**WHAT IS REQUIRED**
Copy all the entries below exactly, but not the pictures.

**SUPPLIED MATERIAL**
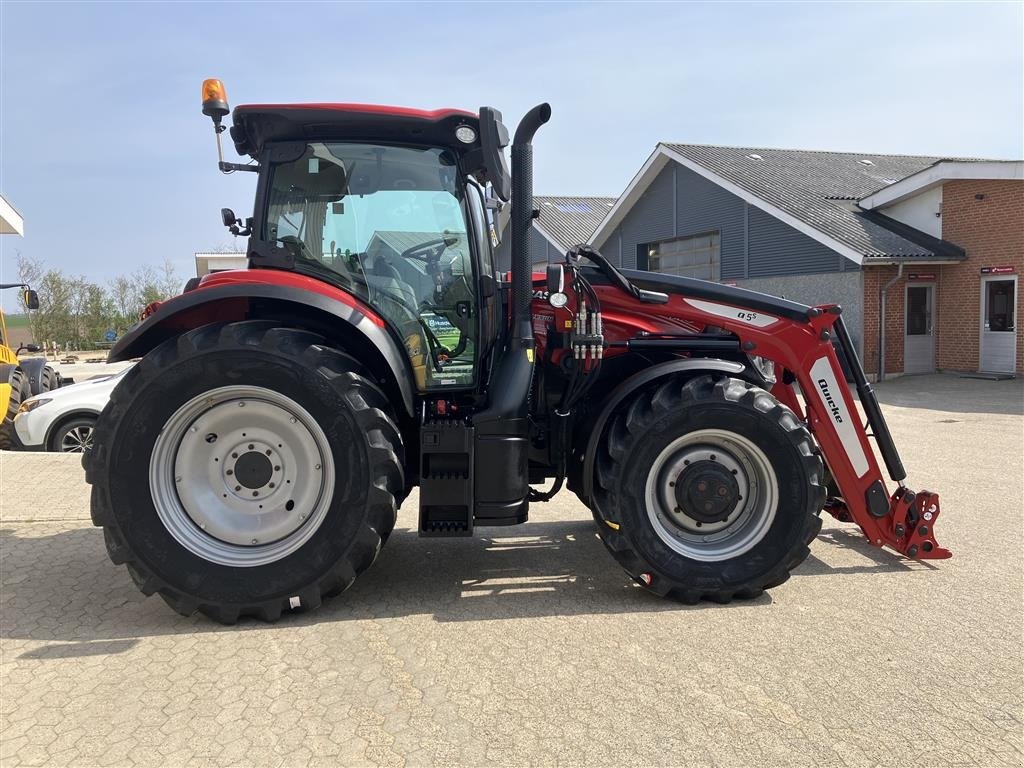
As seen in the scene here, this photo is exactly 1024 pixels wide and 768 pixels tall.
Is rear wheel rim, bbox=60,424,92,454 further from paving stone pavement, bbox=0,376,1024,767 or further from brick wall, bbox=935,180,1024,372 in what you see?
brick wall, bbox=935,180,1024,372

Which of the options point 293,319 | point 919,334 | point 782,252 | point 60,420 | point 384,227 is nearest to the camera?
point 293,319

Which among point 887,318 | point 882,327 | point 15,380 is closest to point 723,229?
point 887,318

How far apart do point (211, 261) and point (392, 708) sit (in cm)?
1294

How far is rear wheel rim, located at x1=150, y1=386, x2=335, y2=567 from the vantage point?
3664 millimetres

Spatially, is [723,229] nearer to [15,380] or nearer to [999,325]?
[999,325]

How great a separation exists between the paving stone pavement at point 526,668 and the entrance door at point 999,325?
45.0ft

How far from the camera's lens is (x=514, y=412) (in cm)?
386

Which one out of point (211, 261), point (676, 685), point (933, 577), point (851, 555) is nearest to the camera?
point (676, 685)

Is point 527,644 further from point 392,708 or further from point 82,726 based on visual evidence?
point 82,726

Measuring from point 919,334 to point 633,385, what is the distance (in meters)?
Result: 16.4

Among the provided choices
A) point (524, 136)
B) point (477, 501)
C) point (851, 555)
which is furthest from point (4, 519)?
point (851, 555)

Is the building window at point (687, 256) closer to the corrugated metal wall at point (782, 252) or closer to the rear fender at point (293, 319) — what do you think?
the corrugated metal wall at point (782, 252)

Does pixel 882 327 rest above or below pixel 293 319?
below

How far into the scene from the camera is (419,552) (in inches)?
186
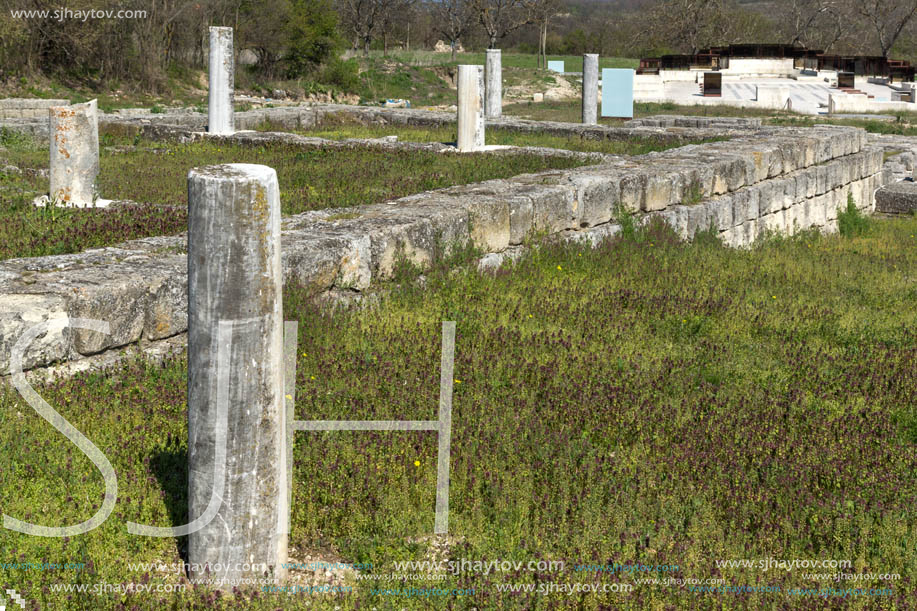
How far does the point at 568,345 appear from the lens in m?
6.18

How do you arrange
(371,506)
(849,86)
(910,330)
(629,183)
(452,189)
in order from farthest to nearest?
(849,86)
(629,183)
(452,189)
(910,330)
(371,506)

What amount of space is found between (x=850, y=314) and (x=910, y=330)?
2.01 feet

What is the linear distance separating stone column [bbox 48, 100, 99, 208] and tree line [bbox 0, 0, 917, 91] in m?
19.4

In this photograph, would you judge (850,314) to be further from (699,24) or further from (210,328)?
(699,24)

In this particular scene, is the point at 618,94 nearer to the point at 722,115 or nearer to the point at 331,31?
the point at 722,115

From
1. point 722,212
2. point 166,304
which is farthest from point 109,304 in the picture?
point 722,212

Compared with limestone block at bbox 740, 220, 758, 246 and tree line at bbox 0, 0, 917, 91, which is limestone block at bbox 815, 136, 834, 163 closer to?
limestone block at bbox 740, 220, 758, 246

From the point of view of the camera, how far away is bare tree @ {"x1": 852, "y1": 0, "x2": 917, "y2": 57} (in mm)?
57469

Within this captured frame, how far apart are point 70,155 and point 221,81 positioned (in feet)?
25.2

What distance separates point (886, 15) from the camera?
200 ft

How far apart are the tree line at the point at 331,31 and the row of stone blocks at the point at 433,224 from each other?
2288cm

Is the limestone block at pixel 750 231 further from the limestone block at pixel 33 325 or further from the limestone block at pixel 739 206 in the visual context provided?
the limestone block at pixel 33 325

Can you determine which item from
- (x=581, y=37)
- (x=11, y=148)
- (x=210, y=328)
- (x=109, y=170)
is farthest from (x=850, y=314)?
(x=581, y=37)

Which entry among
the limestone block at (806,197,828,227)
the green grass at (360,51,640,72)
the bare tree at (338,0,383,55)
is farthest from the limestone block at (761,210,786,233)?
the bare tree at (338,0,383,55)
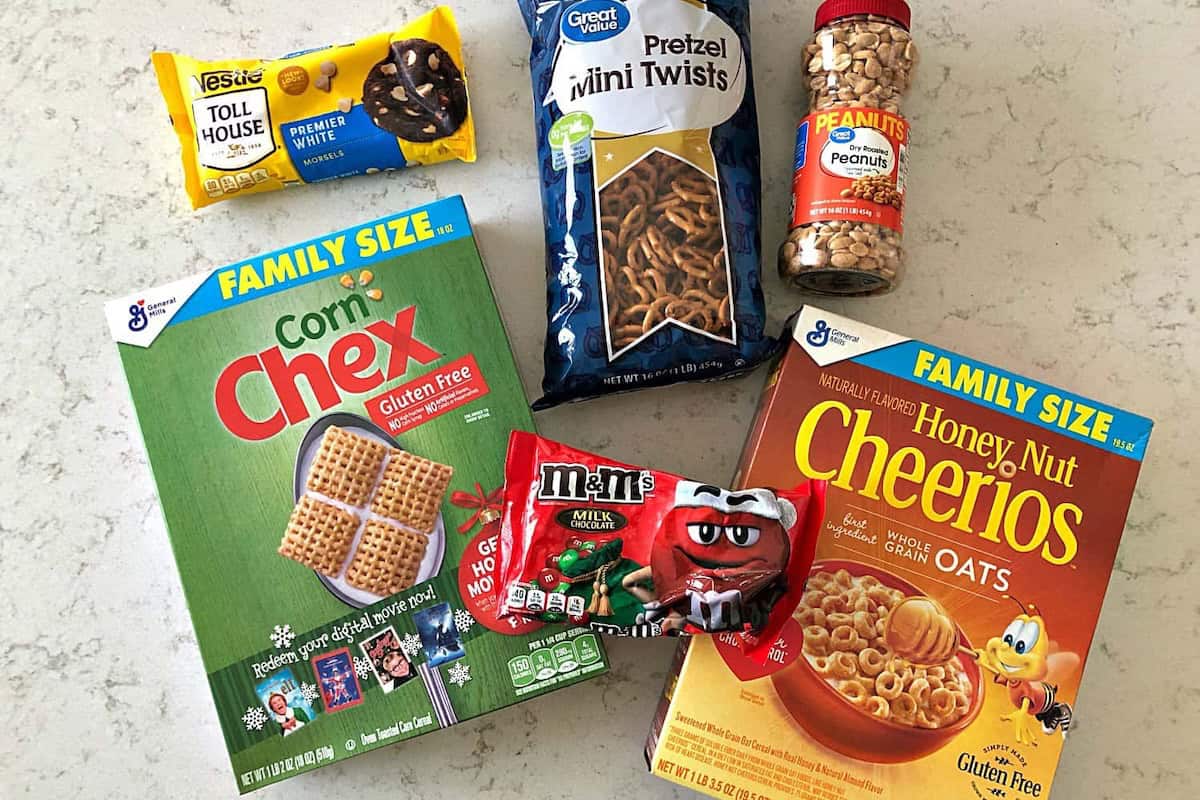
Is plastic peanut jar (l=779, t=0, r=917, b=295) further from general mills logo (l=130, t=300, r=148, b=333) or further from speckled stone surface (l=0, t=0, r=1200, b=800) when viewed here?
general mills logo (l=130, t=300, r=148, b=333)

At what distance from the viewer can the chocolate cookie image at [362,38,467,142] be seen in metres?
1.11

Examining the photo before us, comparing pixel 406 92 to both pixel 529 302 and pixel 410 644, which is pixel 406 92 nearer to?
pixel 529 302

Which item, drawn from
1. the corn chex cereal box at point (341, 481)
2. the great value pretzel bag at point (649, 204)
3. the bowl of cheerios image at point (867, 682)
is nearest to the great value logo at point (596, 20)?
the great value pretzel bag at point (649, 204)

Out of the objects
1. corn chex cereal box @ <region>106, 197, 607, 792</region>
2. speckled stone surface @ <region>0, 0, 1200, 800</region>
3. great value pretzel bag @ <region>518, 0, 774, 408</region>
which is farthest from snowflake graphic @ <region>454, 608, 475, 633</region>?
great value pretzel bag @ <region>518, 0, 774, 408</region>

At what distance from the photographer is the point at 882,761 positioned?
95 centimetres

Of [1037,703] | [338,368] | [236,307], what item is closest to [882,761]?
[1037,703]

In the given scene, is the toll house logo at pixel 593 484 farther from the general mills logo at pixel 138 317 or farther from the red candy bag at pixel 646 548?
the general mills logo at pixel 138 317

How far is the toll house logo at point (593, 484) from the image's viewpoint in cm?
97

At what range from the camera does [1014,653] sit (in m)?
0.96

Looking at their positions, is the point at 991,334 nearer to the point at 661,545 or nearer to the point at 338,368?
the point at 661,545

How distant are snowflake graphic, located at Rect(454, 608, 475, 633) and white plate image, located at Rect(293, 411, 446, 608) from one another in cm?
5

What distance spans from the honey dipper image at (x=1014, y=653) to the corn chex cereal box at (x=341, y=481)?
1.07 feet

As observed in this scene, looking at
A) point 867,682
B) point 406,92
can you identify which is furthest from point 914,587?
point 406,92

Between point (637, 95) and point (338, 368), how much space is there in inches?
17.8
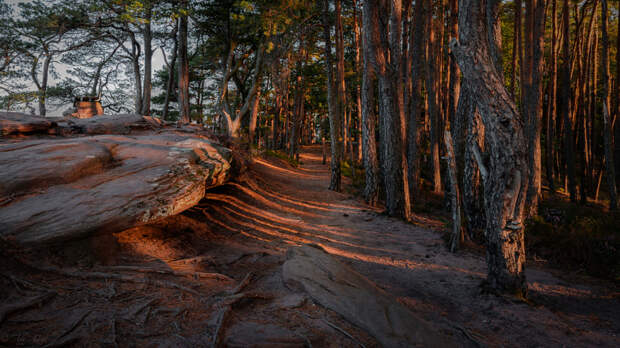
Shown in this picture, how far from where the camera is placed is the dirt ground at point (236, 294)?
235 cm

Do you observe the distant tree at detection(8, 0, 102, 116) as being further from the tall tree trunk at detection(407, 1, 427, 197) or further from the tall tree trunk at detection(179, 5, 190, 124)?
the tall tree trunk at detection(407, 1, 427, 197)

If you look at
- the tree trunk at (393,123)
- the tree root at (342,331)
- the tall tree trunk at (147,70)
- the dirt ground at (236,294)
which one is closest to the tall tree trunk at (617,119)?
the tree trunk at (393,123)

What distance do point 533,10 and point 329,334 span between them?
1428cm

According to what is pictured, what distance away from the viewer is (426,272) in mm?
5145

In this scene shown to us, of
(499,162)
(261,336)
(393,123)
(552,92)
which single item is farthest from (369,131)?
(552,92)

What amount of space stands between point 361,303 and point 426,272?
2539mm

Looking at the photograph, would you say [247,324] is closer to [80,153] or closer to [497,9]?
[80,153]

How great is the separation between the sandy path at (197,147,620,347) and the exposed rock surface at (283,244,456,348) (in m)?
0.68

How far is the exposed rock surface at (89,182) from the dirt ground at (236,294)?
34 centimetres

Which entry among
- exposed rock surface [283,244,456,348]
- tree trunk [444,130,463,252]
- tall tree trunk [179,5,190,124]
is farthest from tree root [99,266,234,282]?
tall tree trunk [179,5,190,124]

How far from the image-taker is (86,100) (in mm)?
10859

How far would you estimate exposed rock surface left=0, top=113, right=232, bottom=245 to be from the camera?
3.41 metres

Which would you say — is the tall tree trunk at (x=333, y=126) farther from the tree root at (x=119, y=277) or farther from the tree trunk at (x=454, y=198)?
the tree root at (x=119, y=277)

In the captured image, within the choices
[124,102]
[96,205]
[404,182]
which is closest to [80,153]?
[96,205]
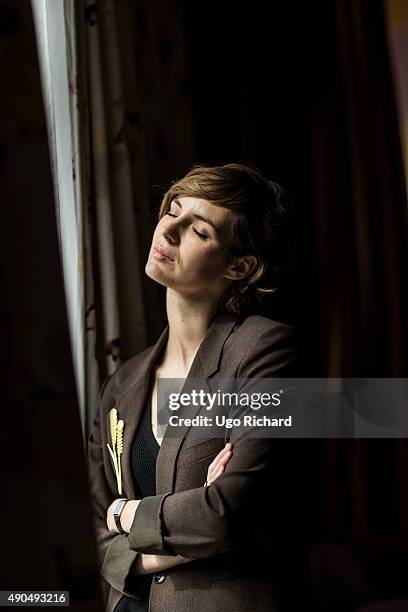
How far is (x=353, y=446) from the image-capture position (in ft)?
3.54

**THE REPLY**
As seen in the scene here, this photo is exactly 1024 pixels wide and 768 pixels tall.
Is rear wheel rim, bbox=60,424,92,454 further from paving stone pavement, bbox=0,376,1024,767 or further from brick wall, bbox=935,180,1024,372 in what you see?
brick wall, bbox=935,180,1024,372

Which of the options point 293,319 | point 919,334 | point 782,252 | point 60,420 | point 384,227 is nearest to the camera?
point 293,319

Which among point 887,318 | point 882,327 | point 15,380 is closest to point 723,229?
point 887,318

How far apart do point (211, 261) and point (392, 708) sit (in cm)?
1294

How far is rear wheel rim, located at x1=150, y1=386, x2=335, y2=567 from the vantage point?
3664 millimetres

Spatially, is [723,229] nearer to [15,380] or nearer to [999,325]?
[999,325]

How great a separation exists between the paving stone pavement at point 526,668 and the entrance door at point 999,325?
45.0ft

How far from the camera's lens is (x=514, y=412) (in cm)?
386

Which one out of point (211, 261), point (676, 685), point (933, 577), point (851, 555) is nearest to the camera?
point (676, 685)

Is point 527,644 further from point 392,708 or further from point 82,726 based on visual evidence?
point 82,726

Measuring from point 919,334 to point 633,385, what is the distance (in meters)?
Result: 16.4

Among the provided choices
A) point (524, 136)
B) point (477, 501)
C) point (851, 555)
which is furthest from point (4, 519)?
point (851, 555)

Is the building window at point (687, 256) closer to the corrugated metal wall at point (782, 252) or closer to the rear fender at point (293, 319) — what do you think?
the corrugated metal wall at point (782, 252)

Does pixel 882 327 rest above or below pixel 293 319?
below

How far into the scene from the camera is (419,552) (in inches)?
186
How far does the point at 568,345 appear from the lens in m?
6.18

How do you arrange
(371,506)
(849,86)
(910,330)
(629,183)
(452,189)
in order from farthest to nearest?
(849,86)
(629,183)
(452,189)
(910,330)
(371,506)

What amount of space is found between (x=850, y=314) and (x=910, y=330)?
2.01 feet

What is the linear distance separating stone column [bbox 48, 100, 99, 208] and tree line [bbox 0, 0, 917, 91] in m?
19.4

In this photograph, would you judge (850,314) to be further from (699,24) or further from (210,328)?
(699,24)

In this particular scene, is the point at 618,94 nearer to the point at 722,115 or nearer to the point at 331,31?
the point at 722,115

From
1. point 722,212
2. point 166,304
which is farthest from point 109,304 in the picture?
point 722,212

Compared with limestone block at bbox 740, 220, 758, 246 and tree line at bbox 0, 0, 917, 91, which is limestone block at bbox 815, 136, 834, 163 closer to?
limestone block at bbox 740, 220, 758, 246

From the point of view of the camera, how far away is bare tree @ {"x1": 852, "y1": 0, "x2": 917, "y2": 57} (in mm)?
57469

Within this captured frame, how far apart are point 70,155 and point 221,81 positioned (in feet)?
25.2

What distance separates point (886, 15) from the camera?
200 ft

How far apart are the tree line at the point at 331,31 and the row of stone blocks at the point at 433,224 from each other?
2288cm

Is the limestone block at pixel 750 231 further from the limestone block at pixel 33 325 or further from the limestone block at pixel 739 206 in the visual context provided?
the limestone block at pixel 33 325

Can you determine which item from
- (x=581, y=37)
- (x=11, y=148)
- (x=210, y=328)
- (x=109, y=170)
is farthest from (x=850, y=314)?
(x=581, y=37)

Which entry among
the limestone block at (806,197,828,227)
the green grass at (360,51,640,72)
the bare tree at (338,0,383,55)
is farthest from the limestone block at (761,210,786,233)?
the bare tree at (338,0,383,55)
Is plastic peanut jar (l=779, t=0, r=917, b=295) further from general mills logo (l=130, t=300, r=148, b=333) or further from speckled stone surface (l=0, t=0, r=1200, b=800) when viewed here?
general mills logo (l=130, t=300, r=148, b=333)

At what distance from the viewer can the chocolate cookie image at [362,38,467,142] be seen in metres?
1.11

Examining the photo before us, comparing pixel 406 92 to both pixel 529 302 and pixel 410 644, which is pixel 406 92 nearer to?
pixel 529 302

Which item, drawn from
1. the corn chex cereal box at point (341, 481)
2. the great value pretzel bag at point (649, 204)
3. the bowl of cheerios image at point (867, 682)
is nearest to the great value logo at point (596, 20)?
the great value pretzel bag at point (649, 204)

Out of the objects
1. corn chex cereal box @ <region>106, 197, 607, 792</region>
2. speckled stone surface @ <region>0, 0, 1200, 800</region>
3. great value pretzel bag @ <region>518, 0, 774, 408</region>
which is farthest from snowflake graphic @ <region>454, 608, 475, 633</region>?
great value pretzel bag @ <region>518, 0, 774, 408</region>

At what distance from the photographer is the point at 882,761 positioned?
95 centimetres

Of [1037,703] | [338,368] | [236,307], what item is closest to [882,761]?
[1037,703]

In the given scene, is the toll house logo at pixel 593 484 farther from the general mills logo at pixel 138 317 or farther from the red candy bag at pixel 646 548?
the general mills logo at pixel 138 317

How far is the toll house logo at point (593, 484) from the image's viewpoint in cm?
97

At what range from the camera does [1014,653] sit (in m)?
0.96

Looking at their positions, is the point at 991,334 nearer to the point at 661,545 or nearer to the point at 338,368?
the point at 661,545

How distant are snowflake graphic, located at Rect(454, 608, 475, 633) and white plate image, located at Rect(293, 411, 446, 608) from one another in cm?
5

What distance spans from the honey dipper image at (x=1014, y=653) to the corn chex cereal box at (x=341, y=481)?
1.07 feet

As observed in this scene, looking at
A) point 867,682
B) point 406,92
can you identify which is furthest from point 914,587?
point 406,92

Between point (637, 95) and point (338, 368), how much space is there in inches?
17.8
Shown in this picture, how far from where the camera is placed is the dirt ground at point (236, 294)?
235 cm

Do you observe the distant tree at detection(8, 0, 102, 116) as being further from the tall tree trunk at detection(407, 1, 427, 197) or further from the tall tree trunk at detection(179, 5, 190, 124)?
the tall tree trunk at detection(407, 1, 427, 197)

If you look at
- the tree trunk at (393,123)
- the tree root at (342,331)
- the tall tree trunk at (147,70)
- the dirt ground at (236,294)
which one is closest to the tall tree trunk at (617,119)?
the tree trunk at (393,123)

What distance do point 533,10 and point 329,334 span between them?
1428cm

According to what is pictured, what distance away from the viewer is (426,272) in mm?
5145

In this scene shown to us, of
(499,162)
(261,336)
(393,123)
(552,92)
which single item is farthest from (369,131)?
(552,92)

What amount of space stands between point 361,303 and point 426,272?
2539mm

Looking at the photograph, would you say [247,324] is closer to [80,153] or closer to [497,9]?
[80,153]

How great is the separation between the sandy path at (197,147,620,347) and the exposed rock surface at (283,244,456,348) (in m)?
0.68

How far is the exposed rock surface at (89,182) from the dirt ground at (236,294)?
34 centimetres

Which entry among
- exposed rock surface [283,244,456,348]
- tree trunk [444,130,463,252]
- tall tree trunk [179,5,190,124]
is farthest from tree root [99,266,234,282]?
tall tree trunk [179,5,190,124]

How far from the image-taker is (86,100) (in mm)?
10859

How far would you estimate exposed rock surface left=0, top=113, right=232, bottom=245 to be from the camera?
3.41 metres

Which would you say — is the tall tree trunk at (x=333, y=126) farther from the tree root at (x=119, y=277) or farther from the tree trunk at (x=454, y=198)?
the tree root at (x=119, y=277)

In the captured image, within the choices
[124,102]
[96,205]
[404,182]
which is closest to [80,153]?
[96,205]
How far is (x=353, y=446) from the image-capture position (in ft)?
3.54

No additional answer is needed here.